Excerpt section start

2. Literature review

Africa as a continent is mainly identified by subsistence farm households; non-farm income sources already account for as much as 40–45% of average household income (Author & Fahy Bryceson, 2002; Bezabih et al., 2010). Empirical studies in Ethiopia also indicated that 20–35% of total farm household income was found to be generated from non-farm livelihood diversification activities (Gebru & Beyene, 2012). Non-farm activities have the potential to help households reduce poverty by granting them with a form of insurance against the threats of farming and minimising reliance on natural resources (Davis, 2003; Deininger & Jin, 2006; Hilson, 2016; Lanjouw & Lanjouw, 2001; Martin & Lorenzen, 2016; Neupane & Thapa, 2001; Reardon, 1997).

There are theories that explained why farm households diversify, instead of specialising their livelihood activities. The major justifications for diversification as summarised by (Sherren et al., 2016) are attribute to (i) self-insurance against risk, (ii) an ex-post coping strategy, (iii) inability to specialise due to incomplete factor markets and (iv) consumption diversification where there are incomplete product markets. In addition, there are incentives for allocating labour to the non-farm activities including: better comparative returns, inadequate farm output, a need for non-farm income sources to purchase for farm inputs and risky returns to farming (Barrett, Reardon, et al., 2001; Gebru & Beyene, 2012; Marenya & Barrett, 2007; Martin & Lorenzen, 2016; Reardon, 1997). The extent of risk-taking or aversion behaviour of the farm household also positively determines the necessity for diversification as a form of insurance, and conversely may also determine negatively the degree of access to other ways of settling and coping with shocks and risks (Ellis, 2000). Generally, these drivers have been divided along a spectrum of “necessity versus choice”, on the one extreme, “push factors”, and on the other extreme, “pull factors” (Hilson, 2016; Makita, 2016; Orenstein & Hamburg, 2009; Sherren et al., 2016; Van Hulst, Helena, & Posthumus, 2016). The dwarf productivity growth of agriculture, the declining soil mineral content of the farmland and the ever-continuing population growth push farm households in the north-east central Ethiopia of Gozamin District to diversify their livelihood strategy, so as to minimise risk, maximise their personal income and to guarantee and smooth consumption expenditure.

Excerpt section end
Supplied material section start

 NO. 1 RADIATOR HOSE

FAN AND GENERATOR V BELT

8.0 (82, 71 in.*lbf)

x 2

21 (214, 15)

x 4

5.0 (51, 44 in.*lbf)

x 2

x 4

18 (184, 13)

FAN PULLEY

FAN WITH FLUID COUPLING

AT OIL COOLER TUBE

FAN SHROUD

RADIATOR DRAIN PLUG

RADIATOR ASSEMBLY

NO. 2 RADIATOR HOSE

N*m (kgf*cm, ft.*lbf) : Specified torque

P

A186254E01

Supplied material section end
Supplied material section start

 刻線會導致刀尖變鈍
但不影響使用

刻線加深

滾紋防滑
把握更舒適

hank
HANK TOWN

Supplied material section end

Action item A>
Rewrite everything in the literature review from "2. Literature review" down to "2001; Reardon, 1997).", putting "smallholder" in place of "subsistence".
Action item B>
Answer these from the literature review:
(i) What share of average household income in Africa do non-farm income sources already account for?
(ii) What share of total farm household income in Ethiopia did the studies find came from non-farm diversification activities?
(iii) Which district in north-east central Ethiopia is named?
The records aren't needed for any of this.

Exercise result A>
2. Literature review

Africa as a continent is mainly identified by smallholder farm households; non-farm income sources already account for as much as 40–45% of average household income (Author & Fahy Bryceson, 2002; Bezabih et al., 2010). Empirical studies in Ethiopia also indicated that 20–35% of total farm household income was found to be generated from non-farm livelihood diversification activities (Gebru & Beyene, 2012). Non-farm activities have the potential to help households reduce poverty by granting them with a form of insurance against the threats of farming and minimising reliance on natural resources (Davis, 2003; Deininger & Jin, 2006; Hilson, 2016; Lanjouw & Lanjouw, 2001; Martin & Lorenzen, 2016; Neupane & Thapa, 2001; Reardon, 1997).

Exercise result B>
(i) As much as 40–45%.
(ii) 20–35%.
(iii) Gozamin District.